(Stored records)
━━━━━━━━━━
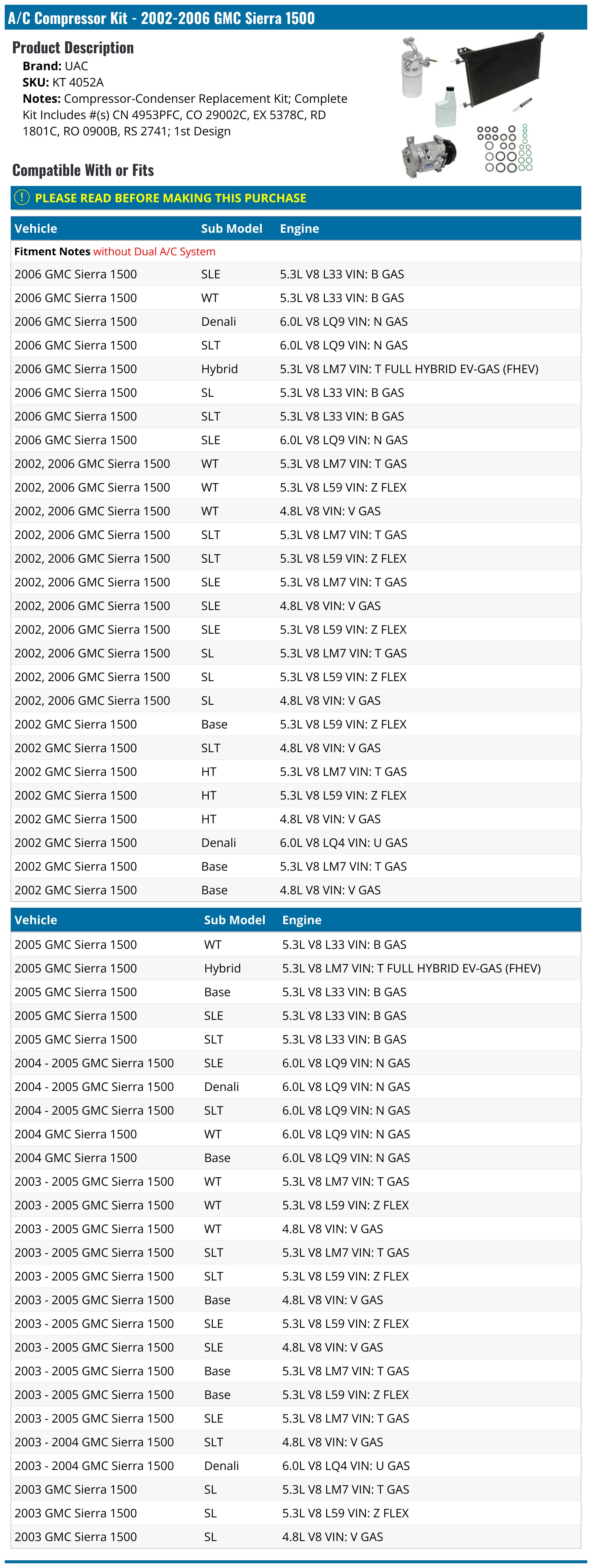 A/C Compressor Kit - 2002-2006 GMC Sierra 1500

Product Description
Brand: UAC
SKU: KT 4052A
Notes: Compressor-Condenser Replacement Kit; Complete Kit Includes #(s) CN 4953PFC, CO 29002C, EX 5378C, RD 1801C, RO 0900B, RS 2741; 1st Design

Compatible With or Fits

PLEASE READ BEFORE MAKING THIS PURCHASE

| Vehicle | Sub Model | Engine |
|---|---|---|
| Fitment Notes without Dual A/C System | | |
| 2006 GMC Sierra 1500 | SLE | 5.3L V8 L33 VIN: B GAS |
| 2006 GMC Sierra 1500 | WT | 5.3L V8 L33 VIN: B GAS |
| 2006 GMC Sierra 1500 | Denali | 6.0L V8 LQ9 VIN: N GAS |
| 2006 GMC Sierra 1500 | SLT | 6.0L V8 LQ9 VIN: N GAS |
| 2006 GMC Sierra 1500 | Hybrid | 5.3L V8 LM7 VIN: T FULL HYBRID EV-GAS (FHEV) |
| 2006 GMC Sierra 1500 | SL | 5.3L V8 L33 VIN: B GAS |
| 2006 GMC Sierra 1500 | SLT | 5.3L V8 L33 VIN: B GAS |
| 2006 GMC Sierra 1500 | SLE | 6.0L V8 LQ9 VIN: N GAS |
| 2002, 2006 GMC Sierra 1500 | WT | 5.3L V8 LM7 VIN: T GAS |
| 2002, 2006 GMC Sierra 1500 | WT | 5.3L V8 L59 VIN: Z FLEX |
| 2002, 2006 GMC Sierra 1500 | WT | 4.8L V8 VIN: V GAS |
| 2002, 2006 GMC Sierra 1500 | SLT | 5.3L V8 LM7 VIN: T GAS |
| 2002, 2006 GMC Sierra 1500 | SLT | 5.3L V8 L59 VIN: Z FLEX |
| 2002, 2006 GMC Sierra 1500 | SLE | 5.3L V8 LM7 VIN: T GAS |
| 2002, 2006 GMC Sierra 1500 | SLE | 4.8L V8 VIN: V GAS |
| 2002, 2006 GMC Sierra 1500 | SLE | 5.3L V8 L59 VIN: Z FLEX |
| 2002, 2006 GMC Sierra 1500 | SL | 5.3L V8 LM7 VIN: T GAS |
| 2002, 2006 GMC Sierra 1500 | SL | 5.3L V8 L59 VIN: Z FLEX |
| 2002, 2006 GMC Sierra 1500 | SL | 4.8L V8 VIN: V GAS |
| 2002 GMC Sierra 1500 | Base | 5.3L V8 L59 VIN: Z FLEX |
| 2002 GMC Sierra 1500 | SLT | 4.8L V8 VIN: V GAS |
| 2002 GMC Sierra 1500 | HT | 5.3L V8 LM7 VIN: T GAS |
| 2002 GMC Sierra 1500 | HT | 5.3L V8 L59 VIN: Z FLEX |
| 2002 GMC Sierra 1500 | HT | 4.8L V8 VIN: V GAS |
| 2002 GMC Sierra 1500 | Denali | 6.0L V8 LQ4 VIN: U GAS |
| 2002 GMC Sierra 1500 | Base | 5.3L V8 LM7 VIN: T GAS |
| 2002 GMC Sierra 1500 | Base | 4.8L V8 VIN: V GAS |

| Vehicle | Sub Model | Engine |
|---|---|---|
| 2005 GMC Sierra 1500 | WT | 5.3L V8 L33 VIN: B GAS |
| 2005 GMC Sierra 1500 | Hybrid | 5.3L V8 LM7 VIN: T FULL HYBRID EV-GAS (FHEV) |
| 2005 GMC Sierra 1500 | Base | 5.3L V8 L33 VIN: B GAS |
| 2005 GMC Sierra 1500 | SLE | 5.3L V8 L33 VIN: B GAS |
| 2005 GMC Sierra 1500 | SLT | 5.3L V8 L33 VIN: B GAS |
| 2004 - 2005 GMC Sierra 1500 | SLE | 6.0L V8 LQ9 VIN: N GAS |
| 2004 - 2005 GMC Sierra 1500 | Denali | 6.0L V8 LQ9 VIN: N GAS |
| 2004 - 2005 GMC Sierra 1500 | SLT | 6.0L V8 LQ9 VIN: N GAS |
| 2004 GMC Sierra 1500 | WT | 6.0L V8 LQ9 VIN: N GAS |
| 2004 GMC Sierra 1500 | Base | 6.0L V8 LQ9 VIN: N GAS |
| 2003 - 2005 GMC Sierra 1500 | WT | 5.3L V8 LM7 VIN: T GAS |
| 2003 - 2005 GMC Sierra 1500 | WT | 5.3L V8 L59 VIN: Z FLEX |
| 2003 - 2005 GMC Sierra 1500 | WT | 4.8L V8 VIN: V GAS |
| 2003 - 2005 GMC Sierra 1500 | SLT | 5.3L V8 LM7 VIN: T GAS |
| 2003 - 2005 GMC Sierra 1500 | SLT | 5.3L V8 L59 VIN: Z FLEX |
| 2003 - 2005 GMC Sierra 1500 | Base | 4.8L V8 VIN: V GAS |
| 2003 - 2005 GMC Sierra 1500 | SLE | 5.3L V8 L59 VIN: Z FLEX |
| 2003 - 2005 GMC Sierra 1500 | SLE | 4.8L V8 VIN: V GAS |
| 2003 - 2005 GMC Sierra 1500 | Base | 5.3L V8 LM7 VIN: T GAS |
| 2003 - 2005 GMC Sierra 1500 | Base | 5.3L V8 L59 VIN: Z FLEX |
| 2003 - 2005 GMC Sierra 1500 | SLE | 5.3L V8 LM7 VIN: T GAS |
| 2003 - 2004 GMC Sierra 1500 | SLT | 4.8L V8 VIN: V GAS |
| 2003 - 2004 GMC Sierra 1500 | Denali | 6.0L V8 LQ4 VIN: U GAS |
| 2003 GMC Sierra 1500 | SL | 5.3L V8 LM7 VIN: T GAS |
| 2003 GMC Sierra 1500 | SL | 5.3L V8 L59 VIN: Z FLEX |
| 2003 GMC Sierra 1500 | SL | 4.8L V8 VIN: V GAS |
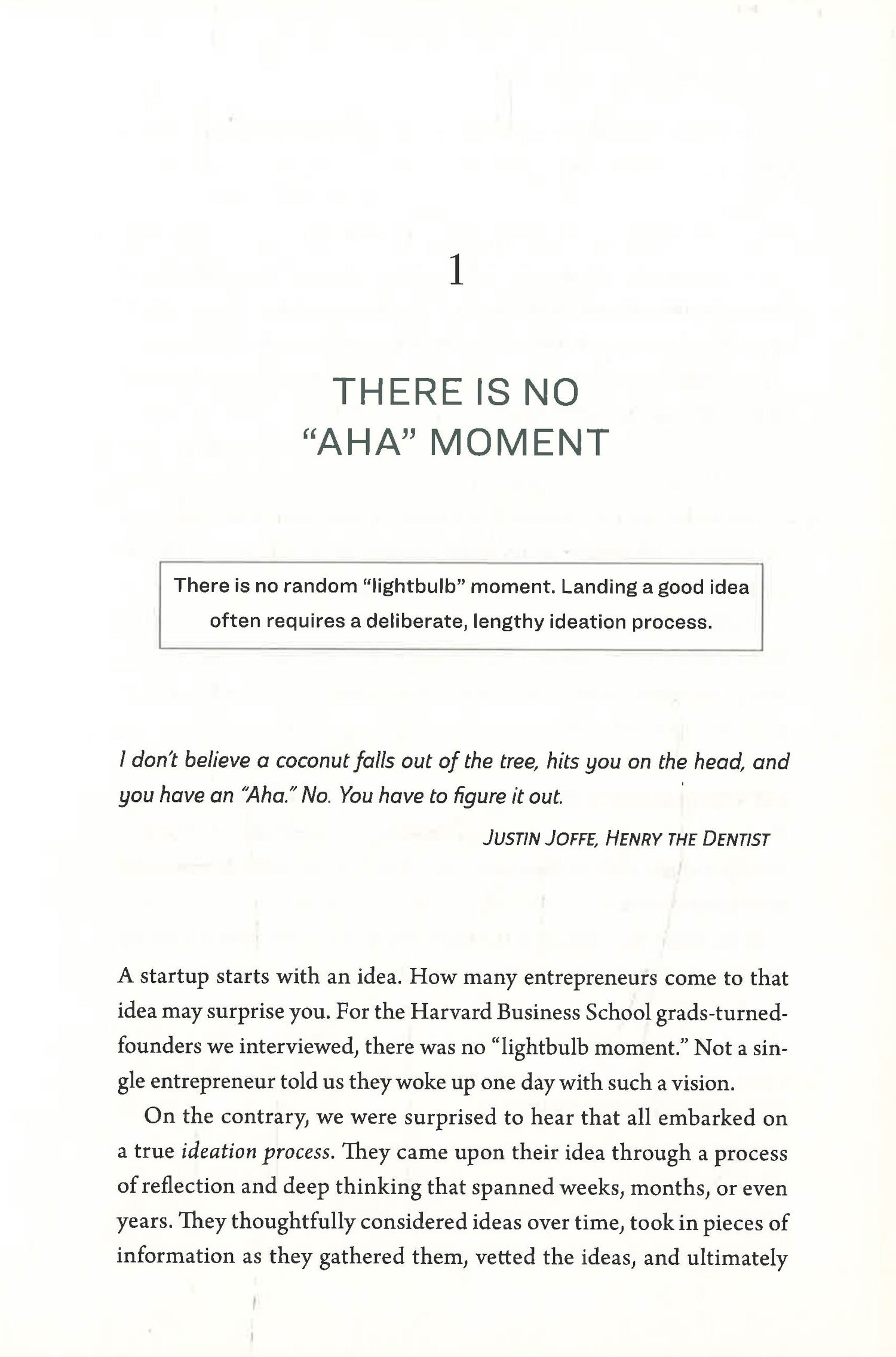 1

THERE IS NO "AHA" MOMENT

There is no random "lightbulb" moment. Landing a good idea often requires a deliberate, lengthy ideation process.

I don't believe a coconut falls out of the tree, hits you on the head, and you have an "Aha." No. You have to figure it out.

JUSTIN JOFFE, HENRY THE DENTIST

A startup starts with an idea. How many entrepreneurs come to that idea may surprise you. For the Harvard Business School grads-turned-founders we interviewed, there was no "lightbulb moment." Not a single entrepreneur told us they woke up one day with such a vision.

On the contrary, we were surprised to hear that all embarked on a true ideation process. They came upon their idea through a process of reflection and deep thinking that spanned weeks, months, or even years. They thoughtfully considered ideas over time, took in pieces of information as they gathered them, vetted the ideas, and ultimately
━━━━━━━━━━
▶ **Action item**: Print every line of the data exactly. Pictures do not belong in the copy.

▶ **Answer to the exercise**:
 A/C Compressor Kit - 2002-2006 GMC Sierra 1500

Product Description
Brand: UAC
SKU: KT 4052A
Notes: Compressor-Condenser Replacement Kit; Complete Kit Includes #(s) CN 4953PFC, CO 29002C, EX 5378C, RD 1801C, RO 0900B, RS 2741; 1st Design

Compatible With or Fits

PLEASE READ BEFORE MAKING THIS PURCHASE

| Vehicle | Sub Model | Engine |
|---|---|---|
| Fitment Notes without Dual A/C System | | |
| 2006 GMC Sierra 1500 | SLE | 5.3L V8 L33 VIN: B GAS |
| 2006 GMC Sierra 1500 | WT | 5.3L V8 L33 VIN: B GAS |
| 2006 GMC Sierra 1500 | Denali | 6.0L V8 LQ9 VIN: N GAS |
| 2006 GMC Sierra 1500 | SLT | 6.0L V8 LQ9 VIN: N GAS |
| 2006 GMC Sierra 1500 | Hybrid | 5.3L V8 LM7 VIN: T FULL HYBRID EV-GAS (FHEV) |
| 2006 GMC Sierra 1500 | SL | 5.3L V8 L33 VIN: B GAS |
| 2006 GMC Sierra 1500 | SLT | 5.3L V8 L33 VIN: B GAS |
| 2006 GMC Sierra 1500 | SLE | 6.0L V8 LQ9 VIN: N GAS |
| 2002, 2006 GMC Sierra 1500 | WT | 5.3L V8 LM7 VIN: T GAS |
| 2002, 2006 GMC Sierra 1500 | WT | 5.3L V8 L59 VIN: Z FLEX |
| 2002, 2006 GMC Sierra 1500 | WT | 4.8L V8 VIN: V GAS |
| 2002, 2006 GMC Sierra 1500 | SLT | 5.3L V8 LM7 VIN: T GAS |
| 2002, 2006 GMC Sierra 1500 | SLT | 5.3L V8 L59 VIN: Z FLEX |
| 2002, 2006 GMC Sierra 1500 | SLE | 5.3L V8 LM7 VIN: T GAS |
| 2002, 2006 GMC Sierra 1500 | SLE | 4.8L V8 VIN: V GAS |
| 2002, 2006 GMC Sierra 1500 | SLE | 5.3L V8 L59 VIN: Z FLEX |
| 2002, 2006 GMC Sierra 1500 | SL | 5.3L V8 LM7 VIN: T GAS |
| 2002, 2006 GMC Sierra 1500 | SL | 5.3L V8 L59 VIN: Z FLEX |
| 2002, 2006 GMC Sierra 1500 | SL | 4.8L V8 VIN: V GAS |
| 2002 GMC Sierra 1500 | Base | 5.3L V8 L59 VIN: Z FLEX |
| 2002 GMC Sierra 1500 | SLT | 4.8L V8 VIN: V GAS |
| 2002 GMC Sierra 1500 | HT | 5.3L V8 LM7 VIN: T GAS |
| 2002 GMC Sierra 1500 | HT | 5.3L V8 L59 VIN: Z FLEX |
| 2002 GMC Sierra 1500 | HT | 4.8L V8 VIN: V GAS |
| 2002 GMC Sierra 1500 | Denali | 6.0L V8 LQ4 VIN: U GAS |
| 2002 GMC Sierra 1500 | Base | 5.3L V8 LM7 VIN: T GAS |
| 2002 GMC Sierra 1500 | Base | 4.8L V8 VIN: V GAS |

| Vehicle | Sub Model | Engine |
|---|---|---|
| 2005 GMC Sierra 1500 | WT | 5.3L V8 L33 VIN: B GAS |
| 2005 GMC Sierra 1500 | Hybrid | 5.3L V8 LM7 VIN: T FULL HYBRID EV-GAS (FHEV) |
| 2005 GMC Sierra 1500 | Base | 5.3L V8 L33 VIN: B GAS |
| 2005 GMC Sierra 1500 | SLE | 5.3L V8 L33 VIN: B GAS |
| 2005 GMC Sierra 1500 | SLT | 5.3L V8 L33 VIN: B GAS |
| 2004 - 2005 GMC Sierra 1500 | SLE | 6.0L V8 LQ9 VIN: N GAS |
| 2004 - 2005 GMC Sierra 1500 | Denali | 6.0L V8 LQ9 VIN: N GAS |
| 2004 - 2005 GMC Sierra 1500 | SLT | 6.0L V8 LQ9 VIN: N GAS |
| 2004 GMC Sierra 1500 | WT | 6.0L V8 LQ9 VIN: N GAS |
| 2004 GMC Sierra 1500 | Base | 6.0L V8 LQ9 VIN: N GAS |
| 2003 - 2005 GMC Sierra 1500 | WT | 5.3L V8 LM7 VIN: T GAS |
| 2003 - 2005 GMC Sierra 1500 | WT | 5.3L V8 L59 VIN: Z FLEX |
| 2003 - 2005 GMC Sierra 1500 | WT | 4.8L V8 VIN: V GAS |
| 2003 - 2005 GMC Sierra 1500 | SLT | 5.3L V8 LM7 VIN: T GAS |
| 2003 - 2005 GMC Sierra 1500 | SLT | 5.3L V8 L59 VIN: Z FLEX |
| 2003 - 2005 GMC Sierra 1500 | Base | 4.8L V8 VIN: V GAS |
| 2003 - 2005 GMC Sierra 1500 | SLE | 5.3L V8 L59 VIN: Z FLEX |
| 2003 - 2005 GMC Sierra 1500 | SLE | 4.8L V8 VIN: V GAS |
| 2003 - 2005 GMC Sierra 1500 | Base | 5.3L V8 LM7 VIN: T GAS |
| 2003 - 2005 GMC Sierra 1500 | Base | 5.3L V8 L59 VIN: Z FLEX |
| 2003 - 2005 GMC Sierra 1500 | SLE | 5.3L V8 LM7 VIN: T GAS |
| 2003 - 2004 GMC Sierra 1500 | SLT | 4.8L V8 VIN: V GAS |
| 2003 - 2004 GMC Sierra 1500 | Denali | 6.0L V8 LQ4 VIN: U GAS |
| 2003 GMC Sierra 1500 | SL | 5.3L V8 LM7 VIN: T GAS |
| 2003 GMC Sierra 1500 | SL | 5.3L V8 L59 VIN: Z FLEX |
| 2003 GMC Sierra 1500 | SL | 4.8L V8 VIN: V GAS |
 1

THERE IS NO "AHA" MOMENT

There is no random "lightbulb" moment. Landing a good idea often requires a deliberate, lengthy ideation process.

I don't believe a coconut falls out of the tree, hits you on the head, and you have an "Aha." No. You have to figure it out.

JUSTIN JOFFE, HENRY THE DENTIST

A startup starts with an idea. How many entrepreneurs come to that idea may surprise you. For the Harvard Business School grads-turned-founders we interviewed, there was no "lightbulb moment." Not a single entrepreneur told us they woke up one day with such a vision.

On the contrary, we were surprised to hear that all embarked on a true ideation process. They came upon their idea through a process of reflection and deep thinking that spanned weeks, months, or even years. They thoughtfully considered ideas over time, took in pieces of information as they gathered them, vetted the ideas, and ultimately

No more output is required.